So many kiddos have WH question goals… in some form or another. The ability to answer WH questions is important, in all settings: school, home, in conversation, etc…
I knew this, but I always wondered how to teach WH questions without feeling like I was testing the kiddo. I didn’t want to repeat the question over and over, emphasizing the first word anymore. I didn’t want to point to my WH questions poster that they had seen 100 times but hadn’t fully understood. I wanted to give them an activity where they could succeed, and reflect back on later as the questions got more difficult.
So what’s an SLP blogger to do? Make something! I made a WH Questions Interactive Book. This book is AMAZING for actually teaching the concept of WH questions. Almost every single kiddo I’ve used this with has been able to be successful with it almost immediately. Below are some ideas for teaching WH questions. Have fun!
I follow the steps in my WH Questions Interactive Book. Below are more pictures of the book. Basically, you can use the first couple pages to sort/teach the basics.
Then, have your students find three icons for each page: one that describes the who, one for where, and one for what. The book contains eight scenes, 8 people, and 8 items. Each picture is simple so you can use this to teach a variety of levels!
I also included icons for each type of WH question, and example questions for how, when, and when for each scene.
I work at this level for quite a while with each student. I really want them to understand all of this!! Before moving on, I like my students to be able to independently fill in the boxes for each page, AND be able to answer my WH questions about each page when I mix up the order of the questions asked. For example, I might turn to a page and ask “where” first once, and then “who” first the next time.
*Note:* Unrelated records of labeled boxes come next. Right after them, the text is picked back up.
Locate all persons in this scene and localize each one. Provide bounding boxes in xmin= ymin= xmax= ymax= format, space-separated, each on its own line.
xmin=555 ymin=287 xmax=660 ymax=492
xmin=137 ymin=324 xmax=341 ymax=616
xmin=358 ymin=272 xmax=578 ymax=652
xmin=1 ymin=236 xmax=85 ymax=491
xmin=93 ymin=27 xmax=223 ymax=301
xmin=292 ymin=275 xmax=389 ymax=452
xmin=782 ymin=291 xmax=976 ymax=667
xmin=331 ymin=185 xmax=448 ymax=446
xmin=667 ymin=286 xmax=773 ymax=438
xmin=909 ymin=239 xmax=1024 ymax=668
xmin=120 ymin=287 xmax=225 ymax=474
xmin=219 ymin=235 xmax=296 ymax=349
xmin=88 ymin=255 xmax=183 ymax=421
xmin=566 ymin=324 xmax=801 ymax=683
I usually point to the icon on the bottom of the page when I ask the questions.
For many students, I incorporate my WH questions with real pictures product in conjunction with my WH questions binder. I love the fact that they utilize real pictures!
After they are able to do this, I use the following worksheets which are also included in the book
These are also great for mixing it up, to ensure your students really understand what is being asked.
After these interactive materials, I move to more typical WH Question activities. You can find these all over Teachers Pay Teachers depending on what you’re looking for.
I LOVE the visuals I found at Speaking of Speech. I glued them on the back of paint chip cards and they fit perfectly. An easy way to have your students reference visuals! Check it out!
The last way I love to teach WH questions is to use Story Cubes.
I absolutely love the freebie worksheets from Sublime Speech. Click here to check them out! I would recommend having your students plan the who, where, what, why, how, and when for their stories, and then use the one from Sublime Speech to write the story!
What creative ideas do you have for teaching WH questions? I’d love to hear!